▸ Source extract
= = = = = = =

The gripping device may comprise a spring for urging gripping
members of the gripping device towards a gripping state, i.e.
towards each other so that they move towards the wheel between
them, and an actuator such as a solenoid arranged to pull against
the force of the spring the gripping members of the gripping device
outwards from a gripping state, i.e. outwards from each other so
that they are pulled outwards from the wheel between them.
[0022] In a preferred embodiment according to a first kind, said
wheel fixedly connected with the drive shaft is a drive wheel
rotatable by the drive shaft, such as a sprocket wheel, and
arranged to drive the endless band when rotated, in particular
directly acting on a traction member and/or the conveying elements
thereof
[0023] In a preferred embodiment according to a second kind, said
wheel fixedly connected with the drive shaft is a braking wheel,
preferably fixedly connected with the drive shaft in addition to a
pair of drive wheels. In this case, preferably said wheel fixedly
connected with the drive shaft is arranged not to serve as a drive
wheel of the traction member and/or the conveying elements.
[0024] In a preferred embodiment, the second sensing arrangement
for sensing a rotation speed of the shaft comprises one or more
encoders. The one or more encoders are preferably devices known as
rotary encoders.
[0025] In a preferred embodiment, the second sensing arrangement is
arranged to generate and send to the control system signals having
frequency proportional to the rotation speed of the drive shaft.
This can be simply implemented by aid of one or more encoders for
instance.
[0026] In a preferred embodiment, the second sensing arrangement,
particularly preferably an encoder of the second sensing
arrangement, comprises a rotatable member engaging the drive shaft
such that it is rotatable by the drive shaft.
[0027] In a preferred embodiment, particularly related to a first
kind of configuration, the aforementioned rotatable member is
connected to the drive shaft such that they share a rotational
axis. The aforementioned rotatable member is then preferably fixed
to an axial end face of the drive shaft.

= = = = = = =

▸ Material provided
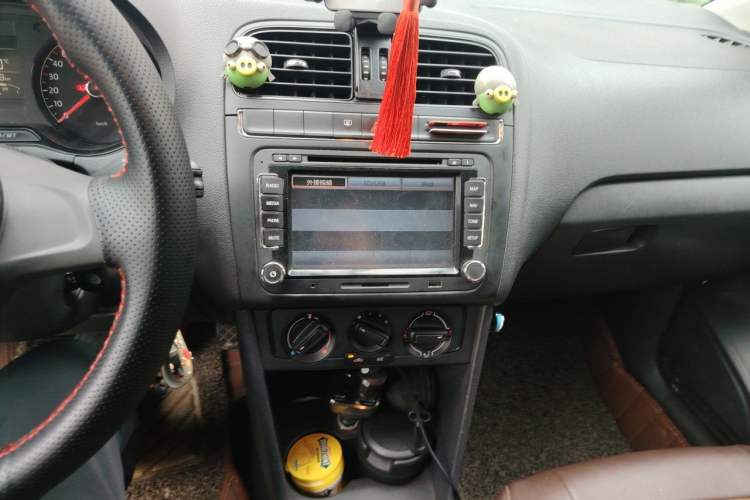 Used Volkswagen Polo 2014 1.4L Manual Fashion Edition Audio And AC Panel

= = = = = = =

From the drive shaft excerpt, return word for word the stretch that begins at the words "[0025] In a" and stops after the words "speed of the drive shaft.".

▸ Response to this exercise
[0025] In a preferred embodiment, the second sensing arrangement is
arranged to generate and send to the control system signals having
frequency proportional to the rotation speed of the drive shaft.